مَا كَانَ لِلنَّبِىِّ وَٱلَّذِينَ ءَامَنُوٓا۟ أَن يَسْتَغْفِرُوا۟ لِلْمُشْرِكِينَ وَلَوْ كَانُوٓا۟ أُو۟لِى قُرْبَىٰ مِنۢ بَعْدِ مَا تَبَيَّنَ لَهُمْ أَنَّهُمْ أَصْحَٰبُ ٱلْجَحِيمِ

“Tidak sepatutnya bagi Nabi dan orang-orang yang beriman memohonkan ampun (kepada Allah) bagi orang-orang musyrik, walaupun orang-orang musyrik itu adalah kaum kerabat (sendiri), sesudah jelas bagi mereka, bahwa orang-orang musyrik itu adalah penghuni neraka jahanam.” (QS. At-Taubah [9]: 113).

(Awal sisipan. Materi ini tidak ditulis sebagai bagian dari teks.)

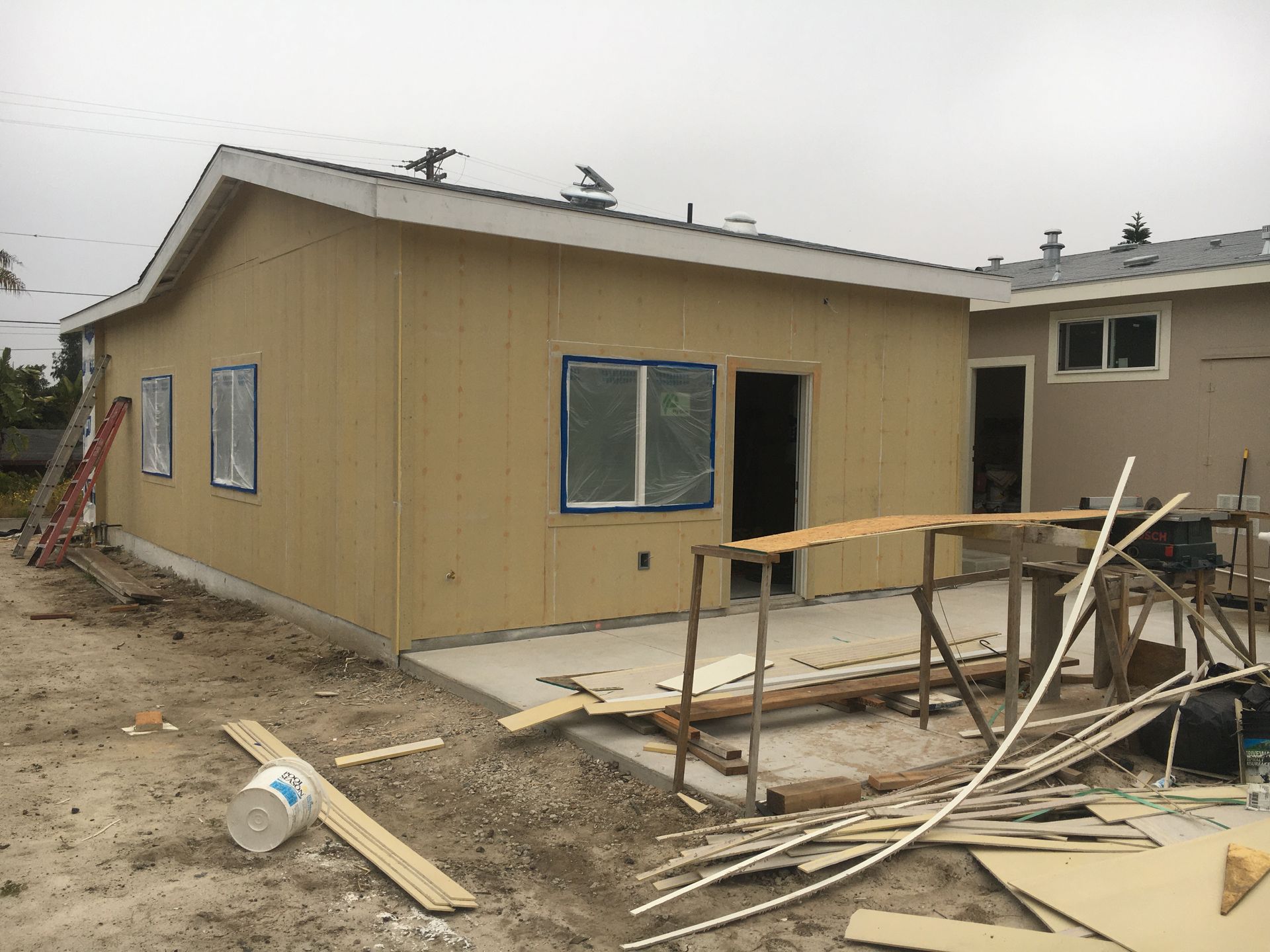 Exterior of a home under construction; beige siding, windows, open doorway, concrete patio, construction materials.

Ayat ini menegaskan batasan dalam berhubungan dengan non-Muslim. Yaitu tetap menghormati hubungan kekeluargaan dan mematuhi batasan syariat.

Islam telah mengatur dengan teliti tata cara pengurusan jenazah baik muslim maupun non-Muslim. Bagi seorang Muslim, yang lebih berhak memandikan dan mengurus jenazah adalah sesama Muslim. Namun, terdapat kelonggaran apabila kerabat non-Muslim harus membantu. Sebaliknya, bagi non-Muslim, kerabatnya lebih berhak mengurus jenazahnya. namun umat Muslim boleh terlibat dalam membantu, selama tidak melanggar prinsip-prinsip agama. Kisah Ali bin Abi Thalib yang memandikan ayahnya adalah contoh penting yang menunjukkan keseimbangan antara kewajiban keluarga dan batasan agama.